フィラデルフィア半導体株指数(SOX)は前週末にかけて18日続伸し、エヌビディアは27日に半年ぶりに上場来高値を更新した。半導体セクターの過熱感は強く、利益確定や持ち高調整の売りが広がった。
原油高も投資家心理を冷やした。米とイランの戦闘終結に向けた交渉への不透明感から、米原油先物市場でWTI(ウエスト・テキサス・インターミディエート)の期近6月物が一時1バレル101ドル台後半に上昇した。
イランが提示した案にトランプ米大統領が懐疑的な見方を示したと伝わった。
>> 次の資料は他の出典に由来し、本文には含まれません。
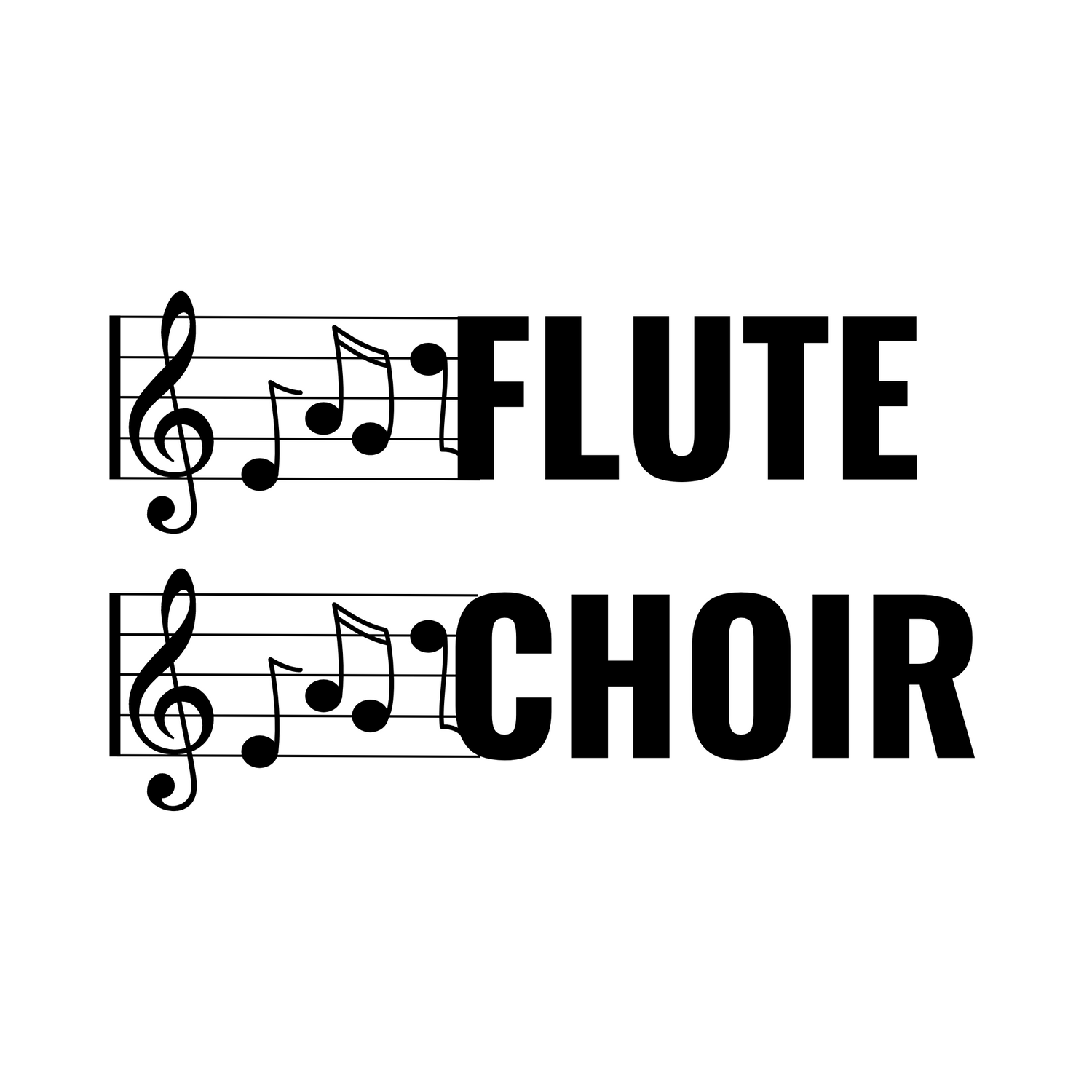 Flute Choir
米CNNによるとイランは2〜3日以内に新たな提案を出す可能性があるという。対話は続いているが、交渉が長期化する可能性が意識された。
ダウ平均の構成銘柄では同日発表した四半期決算で、中東不安を背景に需要への不透明感とコスト上昇見通しを示したシャーウィン・ウィリアムズも売られた。
ダウ平均は上げる場面もあった。コカ・コーラが上昇した。28日朝に発表した2026年1〜3月期決算で売上高などが市場予想を上回り、通期の利益見通しを引き上げた。
前週までに決算発表を終えたユナイテッドヘルス・グループやジョンソン・エンド・ジョンソン(J&J)にも買いが入った。シェブロンも上昇した。アナリストが目標株価を引き上げたアップルも買われた。
ハイテク株比率が高いナスダック総合株価指数は3営業日ぶりに反落し、終値は前日比223.301ポイント(0.89%)安の2万4663.799(速報値)だった。半導体や半導体製造装置に加えてメモリーやストレージなどAIインフラ関連銘柄の下げが目立った。SOXは続落した。